**What needs to be done:** Transcribe the part of the abstract on prize-based contingency management for smoking cessation that opens with the words containing "Participants (N = 81" and closes with "- Research. 303.".

**Source passage:**
Medicine and Health Sciences
Adjunctive behavioral smoking cessation treatments have the potential to improve outcomes beyond standard care. The present study had two aims: 1) compare standard care (SC) for smoking (four weeks of brief counseling and monitoring) to SC plus prize-based contingency management (CM), involving the chance to earn prizes on days with demonstrated smoking abstinence (carbon monoxide (CO) ≤6ppm); and 2) compare the relative efficacy of two prize reinforcement schedules - one a traditional CM schedule, and the second an early enhanced CM schedule providing greater reinforcement magnitude in the initial week of treatment but equal overall reinforcement.
Participants (N = 81 nicotine-dependent cigarette smokers) were randomly assigned to one of the three conditions.
Prize CM resulted in significant reductions in cigarette smoking relative to SC. These reductions were not apparent at follow-up. We found no meaningful differences between the traditional and enhanced CM conditions.
Our findings reveal that prize CM leads to significant reductions in smoking during treatment relative to a control intervention, but the benefits did not extend long-term.
Petry, Nancy M. and Alessi, Sheila M., "Prize Contingency Management for Smoking Cessation: A Randomized Trial" (2014). UCHC Articles - Research. 303.

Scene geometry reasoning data
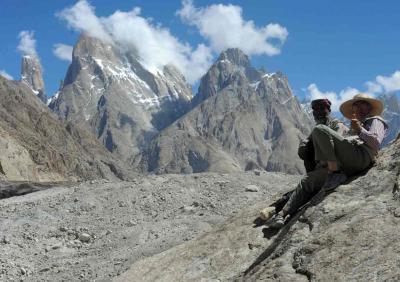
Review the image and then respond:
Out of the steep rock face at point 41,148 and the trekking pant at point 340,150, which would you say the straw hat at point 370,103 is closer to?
the trekking pant at point 340,150

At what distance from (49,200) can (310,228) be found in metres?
13.6

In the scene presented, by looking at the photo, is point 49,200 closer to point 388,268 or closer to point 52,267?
point 52,267

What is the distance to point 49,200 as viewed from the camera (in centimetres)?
1900

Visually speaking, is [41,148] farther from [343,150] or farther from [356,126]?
[356,126]

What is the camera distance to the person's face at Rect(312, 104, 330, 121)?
7.79 metres

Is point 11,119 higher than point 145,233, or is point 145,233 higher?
point 11,119

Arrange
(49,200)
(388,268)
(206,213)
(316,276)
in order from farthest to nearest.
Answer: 1. (49,200)
2. (206,213)
3. (316,276)
4. (388,268)

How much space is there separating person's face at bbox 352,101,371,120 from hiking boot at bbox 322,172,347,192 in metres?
0.89

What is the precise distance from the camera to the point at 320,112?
7.79m

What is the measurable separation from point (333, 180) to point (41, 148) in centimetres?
9029

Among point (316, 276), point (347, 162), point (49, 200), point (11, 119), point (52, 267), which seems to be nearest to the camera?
point (316, 276)

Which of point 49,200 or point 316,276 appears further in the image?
point 49,200

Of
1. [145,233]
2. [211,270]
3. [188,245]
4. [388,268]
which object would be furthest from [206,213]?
[388,268]

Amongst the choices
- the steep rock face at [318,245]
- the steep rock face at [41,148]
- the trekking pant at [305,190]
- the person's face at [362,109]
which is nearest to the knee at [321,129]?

**Exercise result:**
Participants (N = 81 nicotine-dependent cigarette smokers) were randomly assigned to one of the three conditions.
Prize CM resulted in significant reductions in cigarette smoking relative to SC. These reductions were not apparent at follow-up. We found no meaningful differences between the traditional and enhanced CM conditions.
Our findings reveal that prize CM leads to significant reductions in smoking during treatment relative to a control intervention, but the benefits did not extend long-term.
Petry, Nancy M. and Alessi, Sheila M., "Prize Contingency Management for Smoking Cessation: A Randomized Trial" (2014). UCHC Articles - Research. 303.